BRIT IVRIT OLAMIT (Heb. "World Hebrew Union"; Eng. "World Association for Hebrew Language and Culture"), organization for the promotion of Hebrew language and culture. The idea of establishing what became the Brit Ivrit Olamit originated in October 1930, when Simon *Rawidowicz delivered a lecture at a meeting in the Bet Am Ivri in Berlin, in which he surveyed the development of modern Hebrew literature. Noting that Hebrew creativity in Eastern Europe and the Germanic lands had greatly declined after World War I and perceiving in this a great danger for the Jews of the Diaspora as well as for Hebrew creativity in general, he proposed the creation of a broad-based cultural organization to deal with the situation. Rawidowicz's idea gained much support, and together with Dov Lipitz, head of the *Tarbut school system in Lithuania, he established a committee to organize a Hebrew Conference that convened in Berlin in June 1931. There, in his opening speech, Rawidowicz went beyond the issue of establishing an organization to stimulate and guide Hebrew creativity in the Diaspora, as he additionally proposed a completely new approach to Jewish life and culture that rejected the accepted view that the Land of Israel should serve as a spiritual center for the Diaspora and instead advocated a theory of "partnership" according to which the Diaspora was to assume responsibility for actively creating its own Hebraic culture. While Rawidowicz's idea of establishing an international Hebrew movement was accepted, the ideological basis that he proposed generated much heated discussion. Finally, it was decided to establish an organization called the Brit Ivrit Olamit, and to set up a Temporary Central Committee to administer the Brit and to organize a Hebrew Congress. That committee then entrusted Rawidowicz with heading the Brit, and began to plan the Congress.

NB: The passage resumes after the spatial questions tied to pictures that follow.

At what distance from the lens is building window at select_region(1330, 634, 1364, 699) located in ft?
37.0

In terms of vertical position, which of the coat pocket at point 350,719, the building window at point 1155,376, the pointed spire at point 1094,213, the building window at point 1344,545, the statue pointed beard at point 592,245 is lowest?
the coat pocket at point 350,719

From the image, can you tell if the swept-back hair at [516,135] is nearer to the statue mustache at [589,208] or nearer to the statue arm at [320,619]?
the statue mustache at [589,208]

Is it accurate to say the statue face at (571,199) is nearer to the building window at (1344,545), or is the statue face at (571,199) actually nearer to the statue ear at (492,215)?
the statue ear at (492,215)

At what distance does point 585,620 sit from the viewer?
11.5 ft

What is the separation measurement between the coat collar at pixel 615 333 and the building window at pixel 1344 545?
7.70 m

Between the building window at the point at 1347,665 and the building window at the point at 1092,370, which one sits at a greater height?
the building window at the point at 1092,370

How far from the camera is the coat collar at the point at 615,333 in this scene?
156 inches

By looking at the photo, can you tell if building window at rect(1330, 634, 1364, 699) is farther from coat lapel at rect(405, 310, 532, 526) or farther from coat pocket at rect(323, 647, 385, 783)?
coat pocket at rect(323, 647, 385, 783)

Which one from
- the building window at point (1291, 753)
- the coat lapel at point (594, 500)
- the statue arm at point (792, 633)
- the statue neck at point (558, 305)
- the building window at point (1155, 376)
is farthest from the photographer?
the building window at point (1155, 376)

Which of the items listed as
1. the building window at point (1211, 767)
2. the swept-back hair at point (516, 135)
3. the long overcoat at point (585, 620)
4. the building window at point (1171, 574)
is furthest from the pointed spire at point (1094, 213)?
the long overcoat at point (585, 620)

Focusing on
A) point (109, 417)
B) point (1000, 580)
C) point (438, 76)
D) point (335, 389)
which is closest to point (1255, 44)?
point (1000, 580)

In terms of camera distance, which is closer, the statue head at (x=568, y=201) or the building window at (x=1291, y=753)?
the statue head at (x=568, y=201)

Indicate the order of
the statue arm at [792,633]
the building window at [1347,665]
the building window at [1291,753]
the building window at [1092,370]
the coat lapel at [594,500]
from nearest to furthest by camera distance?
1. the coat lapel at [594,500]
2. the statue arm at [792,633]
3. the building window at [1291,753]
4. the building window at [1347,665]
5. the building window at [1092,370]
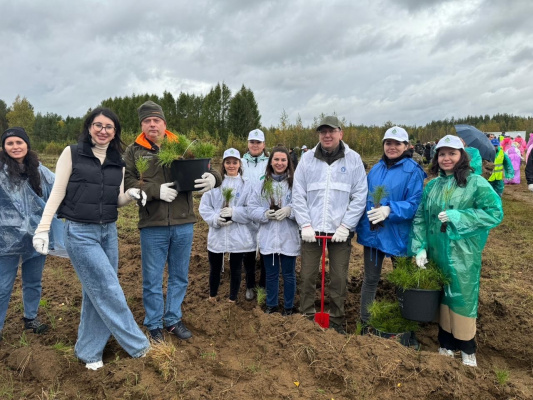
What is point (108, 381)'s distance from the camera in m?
2.67

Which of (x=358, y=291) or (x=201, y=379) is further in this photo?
(x=358, y=291)

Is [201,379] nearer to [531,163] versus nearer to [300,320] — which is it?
[300,320]

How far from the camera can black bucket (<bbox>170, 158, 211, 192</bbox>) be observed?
3039mm

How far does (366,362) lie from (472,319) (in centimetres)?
112

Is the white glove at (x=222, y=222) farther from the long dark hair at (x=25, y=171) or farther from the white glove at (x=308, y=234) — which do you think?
the long dark hair at (x=25, y=171)

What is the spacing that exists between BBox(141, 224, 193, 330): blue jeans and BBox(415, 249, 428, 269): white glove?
1.96m

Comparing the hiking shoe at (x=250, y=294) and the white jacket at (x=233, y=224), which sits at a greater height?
the white jacket at (x=233, y=224)

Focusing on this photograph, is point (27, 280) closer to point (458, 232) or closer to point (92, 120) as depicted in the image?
point (92, 120)

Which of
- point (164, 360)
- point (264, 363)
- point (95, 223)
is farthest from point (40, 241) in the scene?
point (264, 363)

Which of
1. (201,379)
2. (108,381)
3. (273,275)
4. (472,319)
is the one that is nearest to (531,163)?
(472,319)

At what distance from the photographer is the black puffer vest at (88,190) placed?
8.98 feet

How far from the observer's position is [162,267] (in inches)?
128

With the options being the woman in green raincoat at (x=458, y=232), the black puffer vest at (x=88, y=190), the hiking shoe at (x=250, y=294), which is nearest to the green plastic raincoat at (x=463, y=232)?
the woman in green raincoat at (x=458, y=232)

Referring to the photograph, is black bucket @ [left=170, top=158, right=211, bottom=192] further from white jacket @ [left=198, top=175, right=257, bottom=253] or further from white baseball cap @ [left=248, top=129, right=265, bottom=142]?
white baseball cap @ [left=248, top=129, right=265, bottom=142]
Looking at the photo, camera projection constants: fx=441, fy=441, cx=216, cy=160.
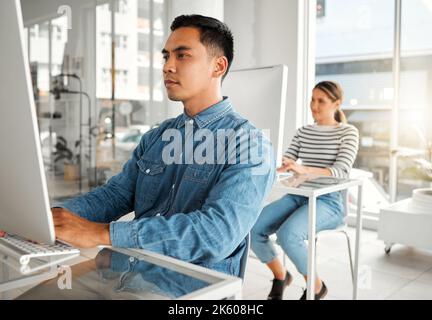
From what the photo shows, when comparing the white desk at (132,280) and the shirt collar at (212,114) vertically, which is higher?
the shirt collar at (212,114)

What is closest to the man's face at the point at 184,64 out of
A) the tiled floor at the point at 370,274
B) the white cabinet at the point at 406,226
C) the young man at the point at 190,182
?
the young man at the point at 190,182

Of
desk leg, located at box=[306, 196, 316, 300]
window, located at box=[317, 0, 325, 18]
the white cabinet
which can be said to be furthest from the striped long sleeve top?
window, located at box=[317, 0, 325, 18]

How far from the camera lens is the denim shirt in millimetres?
938

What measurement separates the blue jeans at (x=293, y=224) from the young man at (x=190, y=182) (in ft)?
3.35

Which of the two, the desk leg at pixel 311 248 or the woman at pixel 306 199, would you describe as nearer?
the desk leg at pixel 311 248

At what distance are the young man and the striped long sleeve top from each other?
1.28 metres

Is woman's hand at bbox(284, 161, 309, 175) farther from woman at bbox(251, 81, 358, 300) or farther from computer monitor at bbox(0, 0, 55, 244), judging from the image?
computer monitor at bbox(0, 0, 55, 244)

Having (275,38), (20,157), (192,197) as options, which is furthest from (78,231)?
(275,38)

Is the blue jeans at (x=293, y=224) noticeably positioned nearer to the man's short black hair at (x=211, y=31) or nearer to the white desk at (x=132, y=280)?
the man's short black hair at (x=211, y=31)

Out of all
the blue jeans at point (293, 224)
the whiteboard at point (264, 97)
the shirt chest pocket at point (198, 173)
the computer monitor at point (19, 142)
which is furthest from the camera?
the blue jeans at point (293, 224)

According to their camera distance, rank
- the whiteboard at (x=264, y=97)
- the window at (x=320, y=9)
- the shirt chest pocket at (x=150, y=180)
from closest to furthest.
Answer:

However, with the Nazi rise to power in early 1933, the Central Committee could not continue to function in Berlin and decided to establish a new Temporary Central Committee in Warsaw under the direction of Zvi Zohar. This Committee convened an enlarged committee of the Brit which met in Prague in August 1933 before the Eighteenth World Zionist Congress. There, it was apparently decided that Central Committees of the Brit were to be established in Warsaw and London and an Executive in London, which was headed by Rawidowicz; additionally, some members of the Berlin Central Committee who had settled in Ereẓ Israel were apparently authorized to set up a local Central Committee, but instead they, together with some local figures, claimed to be the sole successor of the Berlin Central Committee and rejected the claim of the London Executive to jurisdiction over the Brit, thereby greatly limiting the scope of its activities.

The Brit in Ereẓ Israel immediately ran into financial difficulties and its activities were very limited, although it published a significant series, Am va-Sefer (1936–74, 1981–92). Finally after World War II and the establishment of the State of Israel, it convened the long-awaited Hebrew Congress in 1950. Headed by distinguished figures such as Izhak *Ben-Zvi , Zalman *Shazar , and Arieh *Tartakower , the Brit remained an independent organization which cooperated with the Jewish Agency and the World Zionist Organization in fostering the study of Hebrew in the Diaspora. In the early 21st century its main activity consisted of co-sponsoring European academic Hebrew conferences (17 up to 2005), many of whose proceedings have been published, and also the journal Revue européenne des études hébraïques (since 1996).


BIBLIOGRAPHY:

S. Rawidowicz, in Ha-Olam, 18 (1930), 971–72, 994–95, 1014–15; idem, ibid., 20 (1932), 683–84, 700–1, 734–36; The Hebrew Conference in Berlin: 6–8 Tammuz 5631 (Heb., 1932); A. Levinson, The Hebrew Movement in the Diaspora (Heb., 1935); S. Rawidowicz, Hadoar, 29 (1950), 663–65, 691–93, 714–16, 748–49, 793–94, 821–22, 838–39, 855–57; B. Ravid, "Simon Rawidowicz and the 'Brit Ivrit Olamit': A Study in the Relationship between Hebrew Culture in the Diaspora and Zionist Ideology" (Heb.), in: Studies and Essays in Hebrew Language and Literature: Berlin Congress: Proceedings of the 16th Hebrew Scientific European Congress (2004), 119–54.